● DIRECTIONS: Please update the entries below by replacing "dry leaf" with "fallen leaf" wherever it occurs, and leave every other part unchanged.

● RECORDS SUPPLIED:
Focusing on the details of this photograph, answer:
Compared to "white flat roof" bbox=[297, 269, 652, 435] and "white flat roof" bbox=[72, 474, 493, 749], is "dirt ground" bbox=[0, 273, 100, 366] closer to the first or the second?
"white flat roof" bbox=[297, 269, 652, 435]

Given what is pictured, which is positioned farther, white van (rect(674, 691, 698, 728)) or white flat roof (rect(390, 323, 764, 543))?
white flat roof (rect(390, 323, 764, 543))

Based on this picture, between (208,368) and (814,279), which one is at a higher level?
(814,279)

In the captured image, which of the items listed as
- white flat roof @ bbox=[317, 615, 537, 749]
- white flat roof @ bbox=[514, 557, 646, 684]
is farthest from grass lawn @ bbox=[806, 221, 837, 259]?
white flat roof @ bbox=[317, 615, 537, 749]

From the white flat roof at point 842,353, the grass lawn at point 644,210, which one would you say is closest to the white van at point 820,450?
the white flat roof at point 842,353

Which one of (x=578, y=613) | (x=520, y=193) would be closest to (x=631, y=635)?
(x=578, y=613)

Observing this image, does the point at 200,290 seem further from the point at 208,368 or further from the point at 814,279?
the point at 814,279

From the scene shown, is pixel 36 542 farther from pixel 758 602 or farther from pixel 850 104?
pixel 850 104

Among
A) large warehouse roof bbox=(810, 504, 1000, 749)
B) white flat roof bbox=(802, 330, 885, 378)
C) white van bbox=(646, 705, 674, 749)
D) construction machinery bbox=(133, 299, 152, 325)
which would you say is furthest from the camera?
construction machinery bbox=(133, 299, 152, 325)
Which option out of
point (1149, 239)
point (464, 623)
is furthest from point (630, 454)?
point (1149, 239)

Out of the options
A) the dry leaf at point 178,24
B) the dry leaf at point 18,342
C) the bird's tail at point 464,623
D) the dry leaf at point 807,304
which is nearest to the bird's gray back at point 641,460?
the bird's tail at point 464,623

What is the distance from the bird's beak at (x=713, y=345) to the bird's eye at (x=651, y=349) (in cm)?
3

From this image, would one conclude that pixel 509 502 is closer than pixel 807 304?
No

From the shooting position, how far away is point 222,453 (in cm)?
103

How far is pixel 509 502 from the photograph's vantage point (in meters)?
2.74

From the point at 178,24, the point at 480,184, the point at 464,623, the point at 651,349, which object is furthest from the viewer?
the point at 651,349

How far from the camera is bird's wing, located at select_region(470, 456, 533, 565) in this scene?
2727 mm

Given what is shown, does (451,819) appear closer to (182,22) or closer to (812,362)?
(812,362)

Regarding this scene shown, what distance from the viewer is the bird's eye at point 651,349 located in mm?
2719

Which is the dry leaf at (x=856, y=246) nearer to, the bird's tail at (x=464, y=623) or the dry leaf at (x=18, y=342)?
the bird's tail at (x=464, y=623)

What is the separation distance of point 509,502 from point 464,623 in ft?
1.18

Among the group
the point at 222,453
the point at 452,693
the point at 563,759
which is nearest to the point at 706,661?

● RIGHT ANSWER:
Focusing on the details of this photograph, answer:
Compared to "white flat roof" bbox=[297, 269, 652, 435] and "white flat roof" bbox=[72, 474, 493, 749], is "dirt ground" bbox=[0, 273, 100, 366] closer to the first or the second?
"white flat roof" bbox=[297, 269, 652, 435]

Given what is pictured, which is positioned farther, white van (rect(674, 691, 698, 728)) or white flat roof (rect(390, 323, 764, 543))?
white flat roof (rect(390, 323, 764, 543))

Based on this picture, between (208,368) and (814,279), which one is at a higher level?
(814,279)

In the captured image, which of the items listed as
- white flat roof @ bbox=[317, 615, 537, 749]
- white flat roof @ bbox=[514, 557, 646, 684]
is farthest from grass lawn @ bbox=[806, 221, 837, 259]?
white flat roof @ bbox=[317, 615, 537, 749]

From the white flat roof at point 842,353, the grass lawn at point 644,210, which one would you say is closest to the white van at point 820,450?
the white flat roof at point 842,353

Which one of (x=578, y=613) | (x=520, y=193) would be closest to (x=631, y=635)?
(x=578, y=613)

Observing this image, does the point at 200,290 seem further from the point at 208,368 or further from the point at 814,279?
the point at 814,279

From the scene shown, is pixel 36 542 farther from pixel 758 602 or farther from pixel 850 104?
pixel 850 104

Among
A) large warehouse roof bbox=(810, 504, 1000, 749)
B) white flat roof bbox=(802, 330, 885, 378)
C) white van bbox=(646, 705, 674, 749)
D) construction machinery bbox=(133, 299, 152, 325)
which would you say is furthest from the camera?
construction machinery bbox=(133, 299, 152, 325)
Which option out of
point (1149, 239)
point (464, 623)
is furthest from point (630, 454)?
point (1149, 239)

Out of the options
A) the fallen leaf at point 178,24
B) the fallen leaf at point 18,342
C) the bird's tail at point 464,623
D) the fallen leaf at point 807,304
which is nearest to the bird's gray back at point 641,460?
the bird's tail at point 464,623

What is the distance from the bird's beak at (x=713, y=345) to the bird's eye at (x=651, y=349) (in cm)?
3

From this image, would one conclude that pixel 509 502 is closer than pixel 807 304?
No

From the shooting position, how far away is point 222,453 (in cm)?
103

How far is pixel 509 502 from the photograph's vantage point (in meters)?
2.74

From the point at 178,24, the point at 480,184, the point at 464,623, the point at 651,349, which object is furthest from the viewer?
the point at 651,349

How far from the camera is bird's wing, located at select_region(470, 456, 533, 565) in this scene?
2727 mm

Given what is shown, does (451,819) appear closer to (182,22) or closer to (812,362)?
(812,362)

Regarding this scene shown, what distance from the viewer is the bird's eye at point 651,349 located in mm?
2719

Which is the fallen leaf at (x=856, y=246) nearer to, the bird's tail at (x=464, y=623) or the fallen leaf at (x=18, y=342)?
the bird's tail at (x=464, y=623)

What is the separation distance of point 509,502 from point 464,623 in ft?
1.18

Among the group
the point at 222,453
the point at 452,693
the point at 563,759
which is nearest to the point at 706,661?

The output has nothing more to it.